**What the exercise asks:** Retype the data below, every word of it, exactly.

Saved data entries:
· · · · ·

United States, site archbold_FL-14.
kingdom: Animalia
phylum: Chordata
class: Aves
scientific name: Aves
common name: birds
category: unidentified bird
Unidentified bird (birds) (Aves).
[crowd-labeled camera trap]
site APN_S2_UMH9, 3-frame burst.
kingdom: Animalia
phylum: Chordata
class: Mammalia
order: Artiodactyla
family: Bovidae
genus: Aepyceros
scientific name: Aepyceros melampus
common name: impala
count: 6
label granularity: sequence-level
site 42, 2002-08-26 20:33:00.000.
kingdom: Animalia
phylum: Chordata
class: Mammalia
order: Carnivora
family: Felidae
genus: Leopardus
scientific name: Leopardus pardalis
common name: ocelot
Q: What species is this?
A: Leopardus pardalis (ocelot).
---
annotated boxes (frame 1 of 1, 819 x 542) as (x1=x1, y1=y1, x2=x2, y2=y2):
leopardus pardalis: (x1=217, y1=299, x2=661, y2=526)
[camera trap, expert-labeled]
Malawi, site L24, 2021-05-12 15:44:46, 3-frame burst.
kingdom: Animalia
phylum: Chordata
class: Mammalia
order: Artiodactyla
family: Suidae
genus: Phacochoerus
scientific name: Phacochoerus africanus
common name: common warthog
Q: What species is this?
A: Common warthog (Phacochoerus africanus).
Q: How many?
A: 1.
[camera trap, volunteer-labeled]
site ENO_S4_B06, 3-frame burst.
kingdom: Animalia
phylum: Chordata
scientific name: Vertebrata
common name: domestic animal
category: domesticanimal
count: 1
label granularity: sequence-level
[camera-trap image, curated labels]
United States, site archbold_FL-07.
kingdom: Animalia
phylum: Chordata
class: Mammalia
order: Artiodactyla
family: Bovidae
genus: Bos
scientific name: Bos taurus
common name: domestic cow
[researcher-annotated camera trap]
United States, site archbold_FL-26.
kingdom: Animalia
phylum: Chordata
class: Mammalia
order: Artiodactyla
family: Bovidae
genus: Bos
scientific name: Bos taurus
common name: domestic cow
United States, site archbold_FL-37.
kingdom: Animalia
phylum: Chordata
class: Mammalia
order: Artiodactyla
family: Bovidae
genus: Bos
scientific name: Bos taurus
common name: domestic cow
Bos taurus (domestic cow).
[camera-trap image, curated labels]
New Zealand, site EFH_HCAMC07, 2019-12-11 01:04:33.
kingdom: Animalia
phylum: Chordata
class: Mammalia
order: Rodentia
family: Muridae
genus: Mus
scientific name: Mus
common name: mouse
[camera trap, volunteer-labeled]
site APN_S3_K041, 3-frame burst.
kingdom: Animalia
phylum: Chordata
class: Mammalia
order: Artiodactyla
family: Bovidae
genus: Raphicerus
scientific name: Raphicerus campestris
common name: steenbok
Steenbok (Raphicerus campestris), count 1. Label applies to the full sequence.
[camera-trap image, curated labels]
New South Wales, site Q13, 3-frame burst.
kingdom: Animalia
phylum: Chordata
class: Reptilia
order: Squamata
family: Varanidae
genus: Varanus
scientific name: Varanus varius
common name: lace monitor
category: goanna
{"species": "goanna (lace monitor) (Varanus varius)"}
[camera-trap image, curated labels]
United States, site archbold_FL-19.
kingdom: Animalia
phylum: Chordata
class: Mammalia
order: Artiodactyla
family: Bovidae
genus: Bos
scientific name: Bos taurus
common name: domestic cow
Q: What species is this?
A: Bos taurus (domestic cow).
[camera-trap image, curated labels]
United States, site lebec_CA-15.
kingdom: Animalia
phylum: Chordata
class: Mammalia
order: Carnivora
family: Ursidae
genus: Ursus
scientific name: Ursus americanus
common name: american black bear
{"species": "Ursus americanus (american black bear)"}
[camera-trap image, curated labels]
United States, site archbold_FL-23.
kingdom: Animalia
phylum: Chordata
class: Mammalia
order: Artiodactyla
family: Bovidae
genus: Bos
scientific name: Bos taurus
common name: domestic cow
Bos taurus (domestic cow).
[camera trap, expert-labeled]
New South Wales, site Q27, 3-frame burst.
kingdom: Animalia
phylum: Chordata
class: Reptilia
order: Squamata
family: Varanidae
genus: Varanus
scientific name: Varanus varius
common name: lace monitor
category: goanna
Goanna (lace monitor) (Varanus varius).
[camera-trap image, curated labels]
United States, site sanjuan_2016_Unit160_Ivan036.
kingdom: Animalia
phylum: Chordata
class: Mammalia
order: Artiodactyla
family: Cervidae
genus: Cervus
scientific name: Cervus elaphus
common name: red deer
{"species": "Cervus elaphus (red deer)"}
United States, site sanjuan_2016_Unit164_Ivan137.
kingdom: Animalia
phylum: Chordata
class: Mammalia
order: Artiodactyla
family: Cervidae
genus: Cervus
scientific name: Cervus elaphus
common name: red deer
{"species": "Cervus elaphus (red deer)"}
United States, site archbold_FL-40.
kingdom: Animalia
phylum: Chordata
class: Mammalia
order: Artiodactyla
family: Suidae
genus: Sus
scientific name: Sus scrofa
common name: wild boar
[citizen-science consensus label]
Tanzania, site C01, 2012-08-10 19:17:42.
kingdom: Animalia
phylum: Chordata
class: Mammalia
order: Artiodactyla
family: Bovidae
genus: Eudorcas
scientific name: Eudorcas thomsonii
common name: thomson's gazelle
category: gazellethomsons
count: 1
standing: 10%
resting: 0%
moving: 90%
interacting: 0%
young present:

· · · · ·

**Task output:**
United States, site archbold_FL-14.
kingdom: Animalia
phylum: Chordata
class: Aves
scientific name: Aves
common name: birds
category: unidentified bird
Unidentified bird (birds) (Aves).
[crowd-labeled camera trap]
site APN_S2_UMH9, 3-frame burst.
kingdom: Animalia
phylum: Chordata
class: Mammalia
order: Artiodactyla
family: Bovidae
genus: Aepyceros
scientific name: Aepyceros melampus
common name: impala
count: 6
label granularity: sequence-level
site 42, 2002-08-26 20:33:00.000.
kingdom: Animalia
phylum: Chordata
class: Mammalia
order: Carnivora
family: Felidae
genus: Leopardus
scientific name: Leopardus pardalis
common name: ocelot
Q: What species is this?
A: Leopardus pardalis (ocelot).
---
annotated boxes (frame 1 of 1, 819 x 542) as (x1=x1, y1=y1, x2=x2, y2=y2):
leopardus pardalis: (x1=217, y1=299, x2=661, y2=526)
[camera trap, expert-labeled]
Malawi, site L24, 2021-05-12 15:44:46, 3-frame burst.
kingdom: Animalia
phylum: Chordata
class: Mammalia
order: Artiodactyla
family: Suidae
genus: Phacochoerus
scientific name: Phacochoerus africanus
common name: common warthog
Q: What species is this?
A: Common warthog (Phacochoerus africanus).
Q: How many?
A: 1.
[camera trap, volunteer-labeled]
site ENO_S4_B06, 3-frame burst.
kingdom: Animalia
phylum: Chordata
scientific name: Vertebrata
common name: domestic animal
category: domesticanimal
count: 1
label granularity: sequence-level
[camera-trap image, curated labels]
United States, site archbold_FL-07.
kingdom: Animalia
phylum: Chordata
class: Mammalia
order: Artiodactyla
family: Bovidae
genus: Bos
scientific name: Bos taurus
common name: domestic cow
[researcher-annotated camera trap]
United States, site archbold_FL-26.
kingdom: Animalia
phylum: Chordata
class: Mammalia
order: Artiodactyla
family: Bovidae
genus: Bos
scientific name: Bos taurus
common name: domestic cow
United States, site archbold_FL-37.
kingdom: Animalia
phylum: Chordata
class: Mammalia
order: Artiodactyla
family: Bovidae
genus: Bos
scientific name: Bos taurus
common name: domestic cow
Bos taurus (domestic cow).
[camera-trap image, curated labels]
New Zealand, site EFH_HCAMC07, 2019-12-11 01:04:33.
kingdom: Animalia
phylum: Chordata
class: Mammalia
order: Rodentia
family: Muridae
genus: Mus
scientific name: Mus
common name: mouse
[camera trap, volunteer-labeled]
site APN_S3_K041, 3-frame burst.
kingdom: Animalia
phylum: Chordata
class: Mammalia
order: Artiodactyla
family: Bovidae
genus: Raphicerus
scientific name: Raphicerus campestris
common name: steenbok
Steenbok (Raphicerus campestris), count 1. Label applies to the full sequence.
[camera-trap image, curated labels]
New South Wales, site Q13, 3-frame burst.
kingdom: Animalia
phylum: Chordata
class: Reptilia
order: Squamata
family: Varanidae
genus: Varanus
scientific name: Varanus varius
common name: lace monitor
category: goanna
{"species": "goanna (lace monitor) (Varanus varius)"}
[camera-trap image, curated labels]
United States, site archbold_FL-19.
kingdom: Animalia
phylum: Chordata
class: Mammalia
order: Artiodactyla
family: Bovidae
genus: Bos
scientific name: Bos taurus
common name: domestic cow
Q: What species is this?
A: Bos taurus (domestic cow).
[camera-trap image, curated labels]
United States, site lebec_CA-15.
kingdom: Animalia
phylum: Chordata
class: Mammalia
order: Carnivora
family: Ursidae
genus: Ursus
scientific name: Ursus americanus
common name: american black bear
{"species": "Ursus americanus (american black bear)"}
[camera-trap image, curated labels]
United States, site archbold_FL-23.
kingdom: Animalia
phylum: Chordata
class: Mammalia
order: Artiodactyla
family: Bovidae
genus: Bos
scientific name: Bos taurus
common name: domestic cow
Bos taurus (domestic cow).
[camera trap, expert-labeled]
New South Wales, site Q27, 3-frame burst.
kingdom: Animalia
phylum: Chordata
class: Reptilia
order: Squamata
family: Varanidae
genus: Varanus
scientific name: Varanus varius
common name: lace monitor
category: goanna
Goanna (lace monitor) (Varanus varius).
[camera-trap image, curated labels]
United States, site sanjuan_2016_Unit160_Ivan036.
kingdom: Animalia
phylum: Chordata
class: Mammalia
order: Artiodactyla
family: Cervidae
genus: Cervus
scientific name: Cervus elaphus
common name: red deer
{"species": "Cervus elaphus (red deer)"}
United States, site sanjuan_2016_Unit164_Ivan137.
kingdom: Animalia
phylum: Chordata
class: Mammalia
order: Artiodactyla
family: Cervidae
genus: Cervus
scientific name: Cervus elaphus
common name: red deer
{"species": "Cervus elaphus (red deer)"}
United States, site archbold_FL-40.
kingdom: Animalia
phylum: Chordata
class: Mammalia
order: Artiodactyla
family: Suidae
genus: Sus
scientific name: Sus scrofa
common name: wild boar
[citizen-science consensus label]
Tanzania, site C01, 2012-08-10 19:17:42.
kingdom: Animalia
phylum: Chordata
class: Mammalia
order: Artiodactyla
family: Bovidae
genus: Eudorcas
scientific name: Eudorcas thomsonii
common name: thomson's gazelle
category: gazellethomsons
count: 1
standing: 10%
resting: 0%
moving: 90%
interacting: 0%
young present:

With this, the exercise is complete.